MongoDB Sharding

Messed around today with MongoDB sharding on version 1.2.2. It was pretty easy to setup. All I had to do was:

  1. Download MongoDB
  2. Do this setup
Here's the question that prompted me to try it: does MongoDB only fetch the necessary subset of chunks when doing range queries? The short answer is yes, it does. It was natural to assume it would, but I wanted to see it in action.
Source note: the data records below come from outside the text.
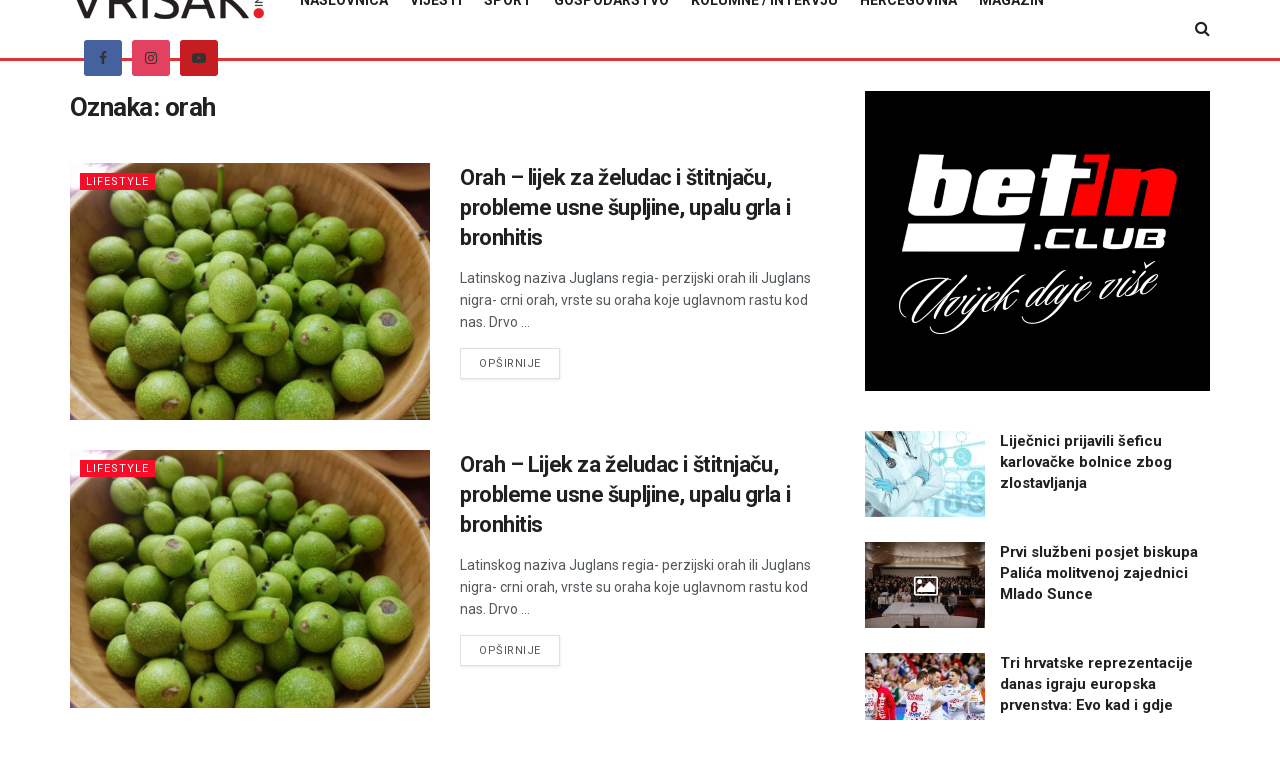

--- FILE ---
content_type: text/html; charset=utf-8
request_url: https://www.google.com/recaptcha/api2/aframe
body_size: 151
content:
<!DOCTYPE HTML><html><head><meta http-equiv="content-type" content="text/html; charset=UTF-8"></head><body><script nonce="I0hA34-Mg35aZKcxer4buQ">/** Anti-fraud and anti-abuse applications only. See google.com/recaptcha */ try{var clients={'sodar':'https://pagead2.googlesyndication.com/pagead/sodar?'};window.addEventListener("message",function(a){try{if(a.source===window.parent){var b=JSON.parse(a.data);var c=clients[b['id']];if(c){var d=document.createElement('img');d.src=c+b['params']+'&rc='+(localStorage.getItem("rc::a")?sessionStorage.getItem("rc::b"):"");window.document.body.appendChild(d);sessionStorage.setItem("rc::e",parseInt(sessionStorage.getItem("rc::e")||0)+1);localStorage.setItem("rc::h",'1768997529023');}}}catch(b){}});window.parent.postMessage("_grecaptcha_ready", "*");}catch(b){}</script></body></html>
To test this, I created the test.people collection from step 2 above, then ran this with the mongo client:

for (i=0; i < 3000000; i++) { test.people.insert({name: i}) }

When that finished, I had three chunks.

> printShardingStatus(db.getSisterDB("config"))

--- Sharding Status ---
sharding version: { "_id" : ObjectId("4b7df95cc03e000000005d6b"), "version" : 2 }
shards:
{ "_id" : ObjectId("4b7df969c03e000000005d6c"), "host" : "localhost:10000" }
{ "_id" : ObjectId("4b7df96ec03e000000005d6d"), "host" : "localhost:10001" }
databases:
{ "name" : "admin", "partitioned" : false, "primary" : "localhost:20000", "_id" : ObjectId("4b7df969b90f0000000056aa") }
my chunks
{ "name" : "test", "partitioned" : true, "primary" : "localhost:10001", "sharded" : { "test.people" : { "key" :
{ "name" : 1 }, "unique" : true } }, "_id" : ObjectId("4b7df982b90f0000000056ab") }
my chunks
test.people { "name" : { $minKey : 1 } } -->> { "name" : 0 } on : localhost:10001 { "t" : 126654
7599000, "i" : 4 }
test.people { "name" : 0 } -->> { "name" : 2595572 } on : localhost:10001 { "t" : 1266547599000,
"i" : 2 }
test.people { "name" : 2595572 } -->> { "name" : { $maxKey : 1 } } on : localhost:10000 { "t" :
1266547599000, "i" : 5 }

You'll see that three chunks exist above. Two are on one shard, one is on the other. The important point to notice is that one is for [0, 2595572) and another for [2595572, maxkey). I'm not sure why [minkey, 0) and [0, 2595572) wasn't just [minkey, 2595572), but that's something for another day. For the purposes of my range test, this suffices.

I then tried operations such as:

> db.people.find({ name: { $gt: 1, $lt: 3 } } )
{ "_id" : ObjectId("4b7df9c85a4800000000485d"), "name" : 2 }

> db.people.find({ name: { $gt: 2595573, $lt: 2595575 } } )
{ "_id" : ObjectId("4b7dfb8f903c000000003c92"), "name" : 2595574 }

> db.people.find({ name: { $gt: 2595570, $lt: 2595575 } } )
{ "_id" : ObjectId("4b7dfb8d5a4800000027e34f"), "name" : 2595572 }
{ "_id" : ObjectId("4b7dfb8f903c000000003c91"), "name" : 2595573 }
{ "_id" : ObjectId("4b7dfb8f903c000000003c92"), "name" : 2595574 }
{ "_id" : ObjectId("4b7dfb8d5a4800000027e34e"), "name" : 2595571 }

I watched the mongod output on these finds. The first two queries only hit one shard. The last query hit both shards. So MongoDB does in fact only query the necessary chunks even when doing range queries.